Corria o ano de 1963. Eu, aos 23 anos de idade, era estagiário no Departamento Jurídico, da Companhia Fiat Lux, de Fósforos de Segurança, cuja sede, à época, ficava na Rua Visconde de Inhaúma, 134, num prédio bem próximo do Largo de Santa Rita, no Centro do Rio de Janeiro.
No lado oposto ao prédio onde funcionava a Fiat Lux, existia um bar e café, praticamente pegado à igreja da santa que dá nome ao largo: Santa Rita.
Certo dia, por volta das 7:30 ou 7:40 da manhã (o expediente começava às 8:00h) fui tomar um cafezinho no tal bar, coisa que não fazia diariamente, mas com certa frequência.
Neste citado dia, ao entrar - de paletó e gravata - fui abordado por um mulato, baixo, blusão para fora da calça, o que lhe conferia uma estatura menor do que a real, abraçado a um violão aparentemente grande, considerada sua altura.
A pergunta veio de chofre e exatamente como reproduzirei a seguir: - “Vai pagar um trago para o poeta?”
Passada a surpresa, respondi cheio de moralismo e conservadorismo atávico: - não é muito cedo para começar a beber?
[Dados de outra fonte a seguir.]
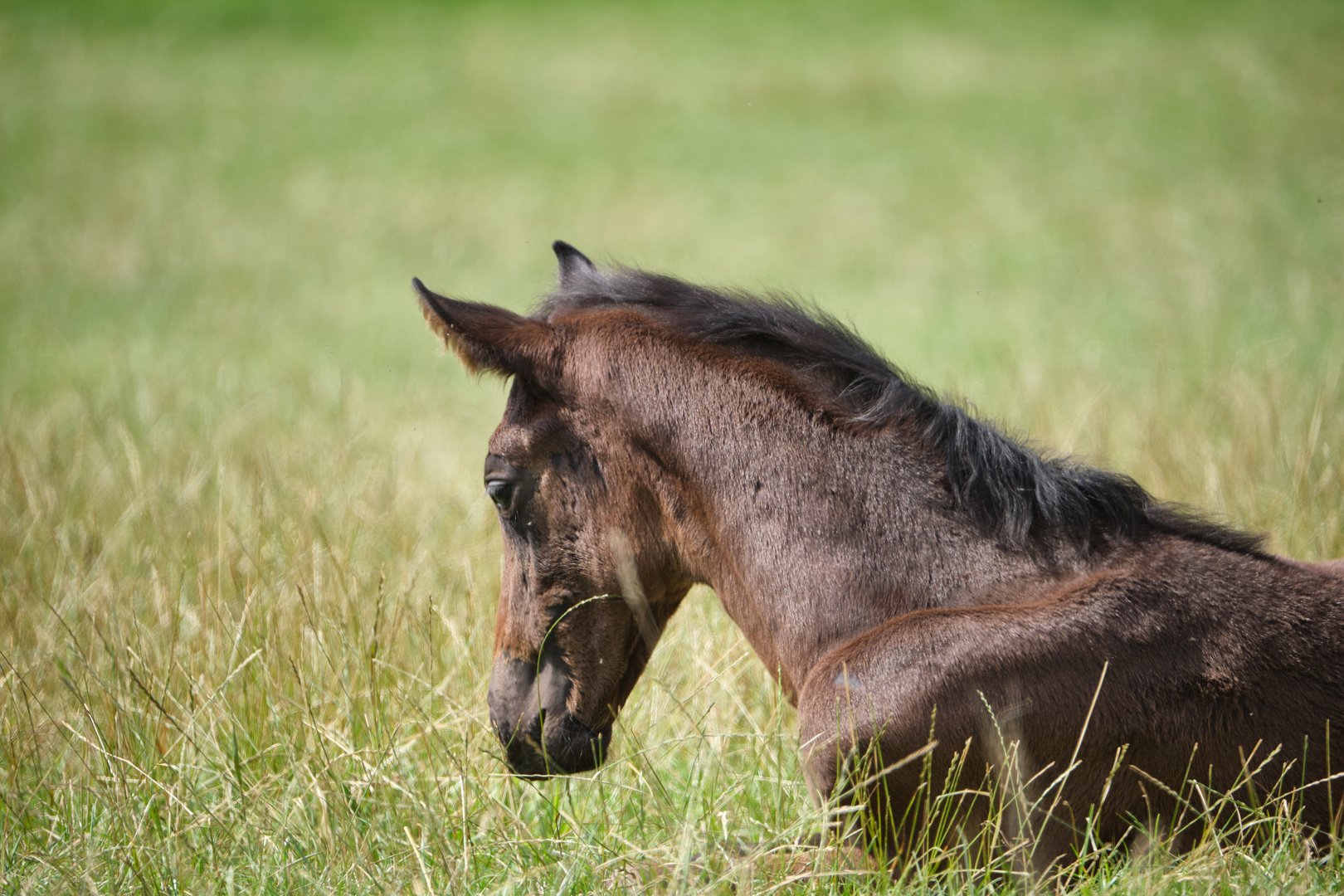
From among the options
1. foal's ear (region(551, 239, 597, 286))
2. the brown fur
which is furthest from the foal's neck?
foal's ear (region(551, 239, 597, 286))

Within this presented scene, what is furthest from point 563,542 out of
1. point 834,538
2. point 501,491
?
point 834,538

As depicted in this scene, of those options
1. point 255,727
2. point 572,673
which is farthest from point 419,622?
point 572,673

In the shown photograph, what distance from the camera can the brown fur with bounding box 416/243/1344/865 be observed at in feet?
7.57

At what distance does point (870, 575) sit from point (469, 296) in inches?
444

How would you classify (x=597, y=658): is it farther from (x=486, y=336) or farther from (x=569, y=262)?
(x=569, y=262)

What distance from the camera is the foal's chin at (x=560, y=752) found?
9.55 ft

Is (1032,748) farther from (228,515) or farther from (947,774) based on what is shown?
(228,515)

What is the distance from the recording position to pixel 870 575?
250cm

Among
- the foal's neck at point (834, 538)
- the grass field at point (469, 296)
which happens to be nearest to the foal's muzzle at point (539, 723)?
the grass field at point (469, 296)

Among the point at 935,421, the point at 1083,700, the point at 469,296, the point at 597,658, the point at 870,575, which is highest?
the point at 935,421

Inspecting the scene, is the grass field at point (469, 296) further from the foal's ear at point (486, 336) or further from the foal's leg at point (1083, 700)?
the foal's ear at point (486, 336)

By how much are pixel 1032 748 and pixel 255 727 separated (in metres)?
2.48

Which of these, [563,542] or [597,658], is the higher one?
[563,542]

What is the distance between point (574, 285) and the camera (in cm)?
297
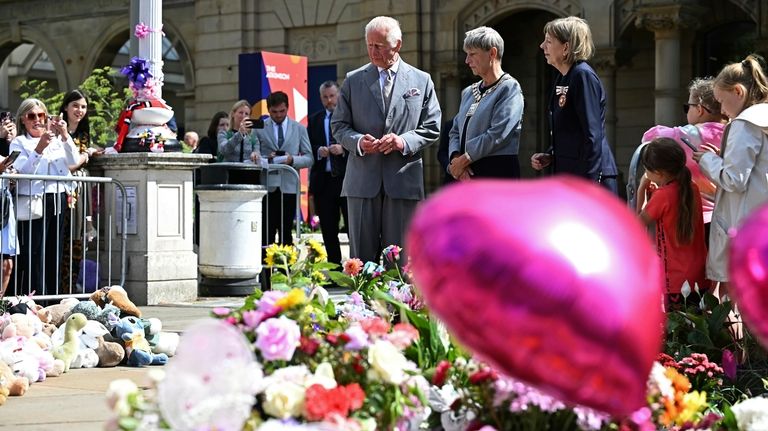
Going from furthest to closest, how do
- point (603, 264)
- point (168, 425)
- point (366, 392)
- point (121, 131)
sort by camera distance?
point (121, 131) < point (366, 392) < point (168, 425) < point (603, 264)

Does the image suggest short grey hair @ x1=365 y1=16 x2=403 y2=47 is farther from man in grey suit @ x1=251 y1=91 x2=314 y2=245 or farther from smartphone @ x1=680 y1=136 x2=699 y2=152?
man in grey suit @ x1=251 y1=91 x2=314 y2=245

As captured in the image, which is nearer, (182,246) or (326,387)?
(326,387)

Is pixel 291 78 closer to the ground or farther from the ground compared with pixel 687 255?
farther from the ground

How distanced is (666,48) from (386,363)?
20.0 meters

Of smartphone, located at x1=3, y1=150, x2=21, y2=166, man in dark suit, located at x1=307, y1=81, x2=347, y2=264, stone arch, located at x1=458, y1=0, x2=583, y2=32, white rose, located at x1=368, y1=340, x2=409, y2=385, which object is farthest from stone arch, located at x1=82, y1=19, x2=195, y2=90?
white rose, located at x1=368, y1=340, x2=409, y2=385

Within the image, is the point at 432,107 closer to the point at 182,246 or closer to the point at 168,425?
the point at 182,246

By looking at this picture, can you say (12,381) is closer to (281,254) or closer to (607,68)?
(281,254)

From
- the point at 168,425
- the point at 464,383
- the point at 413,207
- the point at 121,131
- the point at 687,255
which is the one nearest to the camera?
the point at 168,425

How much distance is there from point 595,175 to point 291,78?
43.1 feet

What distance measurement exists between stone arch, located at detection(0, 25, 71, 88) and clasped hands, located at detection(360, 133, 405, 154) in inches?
1074

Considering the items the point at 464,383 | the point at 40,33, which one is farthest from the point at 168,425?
the point at 40,33

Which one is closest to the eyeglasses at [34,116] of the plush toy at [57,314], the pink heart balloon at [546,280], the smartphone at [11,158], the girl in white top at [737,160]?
the smartphone at [11,158]

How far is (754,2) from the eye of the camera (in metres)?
22.0

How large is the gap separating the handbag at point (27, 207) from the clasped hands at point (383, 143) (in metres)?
3.34
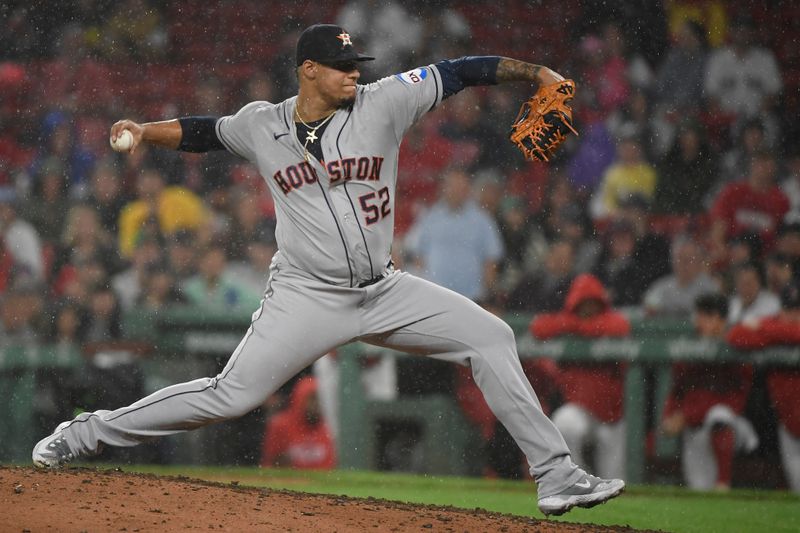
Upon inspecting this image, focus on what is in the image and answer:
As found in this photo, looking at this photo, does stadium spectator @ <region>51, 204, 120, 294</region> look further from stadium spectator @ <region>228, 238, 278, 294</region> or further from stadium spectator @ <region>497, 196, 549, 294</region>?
stadium spectator @ <region>497, 196, 549, 294</region>

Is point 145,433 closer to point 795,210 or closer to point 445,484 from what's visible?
point 445,484

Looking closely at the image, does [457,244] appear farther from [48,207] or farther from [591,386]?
[48,207]

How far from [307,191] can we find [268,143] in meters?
0.25

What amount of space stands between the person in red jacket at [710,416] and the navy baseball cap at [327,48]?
3.39m

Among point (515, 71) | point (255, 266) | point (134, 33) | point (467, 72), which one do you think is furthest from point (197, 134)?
point (134, 33)

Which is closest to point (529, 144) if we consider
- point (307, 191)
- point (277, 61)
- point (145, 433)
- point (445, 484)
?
point (307, 191)

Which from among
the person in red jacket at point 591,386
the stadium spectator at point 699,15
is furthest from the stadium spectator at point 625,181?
the person in red jacket at point 591,386

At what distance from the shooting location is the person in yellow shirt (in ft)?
30.7

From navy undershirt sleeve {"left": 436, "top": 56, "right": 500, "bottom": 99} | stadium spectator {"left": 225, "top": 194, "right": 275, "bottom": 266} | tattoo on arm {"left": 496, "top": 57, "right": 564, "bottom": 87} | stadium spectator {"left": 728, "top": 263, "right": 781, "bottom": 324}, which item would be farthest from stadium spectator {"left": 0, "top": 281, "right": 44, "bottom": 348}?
tattoo on arm {"left": 496, "top": 57, "right": 564, "bottom": 87}

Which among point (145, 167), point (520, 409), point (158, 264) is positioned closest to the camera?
point (520, 409)

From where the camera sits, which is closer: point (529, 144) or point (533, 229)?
point (529, 144)

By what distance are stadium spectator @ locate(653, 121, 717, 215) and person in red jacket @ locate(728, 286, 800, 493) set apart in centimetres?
245

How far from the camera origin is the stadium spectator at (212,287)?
27.1 feet

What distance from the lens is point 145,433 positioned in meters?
4.45
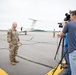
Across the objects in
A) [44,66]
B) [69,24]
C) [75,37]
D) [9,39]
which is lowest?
[44,66]

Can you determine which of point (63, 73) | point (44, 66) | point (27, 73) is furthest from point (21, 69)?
point (63, 73)

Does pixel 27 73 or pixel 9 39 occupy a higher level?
pixel 9 39

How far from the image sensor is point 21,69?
19.5 ft

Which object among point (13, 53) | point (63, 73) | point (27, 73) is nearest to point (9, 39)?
point (13, 53)

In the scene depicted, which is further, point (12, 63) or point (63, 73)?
point (12, 63)

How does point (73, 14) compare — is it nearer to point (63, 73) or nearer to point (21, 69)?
point (63, 73)

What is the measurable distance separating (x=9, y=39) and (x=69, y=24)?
3.58 meters

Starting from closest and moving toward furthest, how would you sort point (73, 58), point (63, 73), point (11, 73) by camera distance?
point (73, 58), point (63, 73), point (11, 73)

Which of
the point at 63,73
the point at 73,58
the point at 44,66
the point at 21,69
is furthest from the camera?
the point at 44,66

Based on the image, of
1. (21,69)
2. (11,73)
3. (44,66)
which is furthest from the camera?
(44,66)

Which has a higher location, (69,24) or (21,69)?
(69,24)

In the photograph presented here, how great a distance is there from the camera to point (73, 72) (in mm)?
3412

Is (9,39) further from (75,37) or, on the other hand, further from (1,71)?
(75,37)

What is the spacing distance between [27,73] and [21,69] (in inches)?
20.7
Pago um cafezinho, serve?
O homem não respondeu e afastou-se, deixando o bar.
O balconista ao vir me servir o café na xicrinha comentou: - “ele não está começando, está terminando a noite dele; deve ter passado por vários bares desde ontem.”
- E quem é, ainda que mal pergunte? Indago pedante (pela locução prepositiva) e ignorante (desconhecedor) a um só tempo.
- É o Nelson Cavaquinho*.
- Ah! Já ouvi falar, respondi e tomei meu cafezinho sem qualquer remorso ou vergonha, o que só veio a ocorrer muito tempo depois.
Quando, mais bem informado, tomei conhecimento da obra do “poeta”, como ele mesmo se intitulara, fui tomado de um grande remorso, que ainda hoje me acomete - sempre que lembro do episódio - e morro de vergonha pela ignorância do estudante e estagiário de Direito alienado em relação a cultura popular.
O destino não me deu outra oportunidade de encontro redentor.
Passados tantos anos (48, precisamente), ao invés de estar aqui, agora, arrostando minha falta de informação e meu remorso por não ter pago a pinga para Nelson Cavaquinho, poderia estar apregoando que paguei o último trago daquela noite que terminava às 7:40h, para o autor dos preciosos versos abaixo transcritos:
“Tire o seu sorriso do caminho
Que eu quero passar com a minha dor
Hoje pra você eu sou espinho
Espinho não machuca flor
Eu só errei quando juntei minh´alma à sua
O sol não pode viver perto lua”
* Wikipédia - Nelson Cavaquinho, nome artístico de Nelson Antônio da Silva, (Rio de Janeiro, 29 de outubro de 1911[1] — Rio de Janeiro, 18 de fevereiro de 1986) foi um importante músico brasileiro. Sambista carioca, compositor e cavaquinista na juventude, na maturidade optou pelo violão, desenvolvendo um estilo inimitável de tocá-lo, utilizando apenas dois dedos da mão direita.